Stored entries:
######

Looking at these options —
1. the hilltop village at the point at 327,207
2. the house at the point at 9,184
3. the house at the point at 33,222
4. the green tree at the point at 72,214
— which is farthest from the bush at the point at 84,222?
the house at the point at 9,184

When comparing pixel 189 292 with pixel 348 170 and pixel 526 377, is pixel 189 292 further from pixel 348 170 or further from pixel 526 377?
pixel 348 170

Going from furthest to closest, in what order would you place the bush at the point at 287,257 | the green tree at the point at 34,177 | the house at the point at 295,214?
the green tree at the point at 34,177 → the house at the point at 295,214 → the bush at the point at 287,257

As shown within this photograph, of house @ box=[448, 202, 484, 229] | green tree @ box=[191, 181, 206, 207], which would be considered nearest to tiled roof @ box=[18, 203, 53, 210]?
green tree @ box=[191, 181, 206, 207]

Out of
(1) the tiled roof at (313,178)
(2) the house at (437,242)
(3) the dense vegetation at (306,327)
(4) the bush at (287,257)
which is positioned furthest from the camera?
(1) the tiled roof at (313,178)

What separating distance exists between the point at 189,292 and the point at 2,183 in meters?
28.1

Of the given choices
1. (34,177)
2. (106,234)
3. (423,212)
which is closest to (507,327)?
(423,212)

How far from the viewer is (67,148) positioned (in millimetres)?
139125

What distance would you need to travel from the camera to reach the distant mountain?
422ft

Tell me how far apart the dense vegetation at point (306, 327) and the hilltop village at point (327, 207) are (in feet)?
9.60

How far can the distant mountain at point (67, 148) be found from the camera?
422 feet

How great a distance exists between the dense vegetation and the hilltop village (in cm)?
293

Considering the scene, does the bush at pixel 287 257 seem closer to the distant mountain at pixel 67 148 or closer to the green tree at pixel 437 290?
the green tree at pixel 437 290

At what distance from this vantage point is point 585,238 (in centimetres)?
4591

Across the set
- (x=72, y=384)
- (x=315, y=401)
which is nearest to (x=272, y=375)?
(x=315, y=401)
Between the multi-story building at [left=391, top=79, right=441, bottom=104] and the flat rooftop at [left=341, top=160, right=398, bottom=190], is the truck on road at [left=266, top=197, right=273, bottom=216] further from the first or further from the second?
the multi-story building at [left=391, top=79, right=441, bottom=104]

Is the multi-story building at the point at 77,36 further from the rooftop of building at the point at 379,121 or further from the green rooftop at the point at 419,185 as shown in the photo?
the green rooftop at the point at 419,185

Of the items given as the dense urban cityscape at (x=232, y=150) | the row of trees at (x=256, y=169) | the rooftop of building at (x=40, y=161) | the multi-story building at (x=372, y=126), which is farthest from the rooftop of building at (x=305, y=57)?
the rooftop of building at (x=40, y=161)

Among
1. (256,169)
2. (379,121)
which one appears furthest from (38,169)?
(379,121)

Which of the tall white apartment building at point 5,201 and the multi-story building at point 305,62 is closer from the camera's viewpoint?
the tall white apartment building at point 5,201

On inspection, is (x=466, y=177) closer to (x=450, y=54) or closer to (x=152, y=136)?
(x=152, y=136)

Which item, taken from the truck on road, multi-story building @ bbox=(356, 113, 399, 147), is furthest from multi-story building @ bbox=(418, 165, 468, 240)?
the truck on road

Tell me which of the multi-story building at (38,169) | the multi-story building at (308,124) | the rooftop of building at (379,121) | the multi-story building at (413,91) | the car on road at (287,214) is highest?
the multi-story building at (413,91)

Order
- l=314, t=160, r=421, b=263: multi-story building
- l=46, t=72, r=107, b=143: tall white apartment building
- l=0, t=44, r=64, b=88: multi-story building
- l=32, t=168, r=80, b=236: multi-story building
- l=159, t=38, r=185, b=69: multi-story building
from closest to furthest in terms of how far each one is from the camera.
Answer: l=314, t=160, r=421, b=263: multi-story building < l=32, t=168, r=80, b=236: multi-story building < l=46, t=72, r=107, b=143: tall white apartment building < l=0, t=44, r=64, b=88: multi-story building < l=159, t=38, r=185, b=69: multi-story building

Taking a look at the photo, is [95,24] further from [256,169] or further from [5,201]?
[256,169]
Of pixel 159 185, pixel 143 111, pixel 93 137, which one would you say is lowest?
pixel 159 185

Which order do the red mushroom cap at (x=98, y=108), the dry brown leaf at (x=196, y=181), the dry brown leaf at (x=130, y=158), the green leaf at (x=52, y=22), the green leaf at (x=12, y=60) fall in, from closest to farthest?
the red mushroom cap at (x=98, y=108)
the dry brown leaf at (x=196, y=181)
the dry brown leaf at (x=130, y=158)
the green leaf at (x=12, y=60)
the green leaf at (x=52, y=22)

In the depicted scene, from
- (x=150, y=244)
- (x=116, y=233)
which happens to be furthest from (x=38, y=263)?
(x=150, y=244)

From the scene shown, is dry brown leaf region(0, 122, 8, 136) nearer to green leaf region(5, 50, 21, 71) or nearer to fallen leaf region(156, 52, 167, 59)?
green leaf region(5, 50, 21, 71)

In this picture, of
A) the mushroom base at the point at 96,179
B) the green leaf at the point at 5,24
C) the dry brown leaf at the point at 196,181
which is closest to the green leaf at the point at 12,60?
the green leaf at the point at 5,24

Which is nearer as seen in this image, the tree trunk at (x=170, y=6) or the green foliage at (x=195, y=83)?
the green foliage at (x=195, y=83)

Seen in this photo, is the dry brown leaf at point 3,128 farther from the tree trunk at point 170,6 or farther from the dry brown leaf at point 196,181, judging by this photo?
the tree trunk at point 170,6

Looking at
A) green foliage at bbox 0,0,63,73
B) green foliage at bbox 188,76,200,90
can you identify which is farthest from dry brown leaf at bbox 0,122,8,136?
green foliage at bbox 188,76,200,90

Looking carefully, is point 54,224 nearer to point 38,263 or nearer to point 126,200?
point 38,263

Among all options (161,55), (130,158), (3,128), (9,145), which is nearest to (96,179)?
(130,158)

######

• [What you are asked to do] Reproduce verbatim the rows beginning with the line that contains "Among all options" and continuing through the end of the rows, with both the first and last lines included.

• [Response]
Among all options (161,55), (130,158), (3,128), (9,145), which is nearest to (96,179)?
(130,158)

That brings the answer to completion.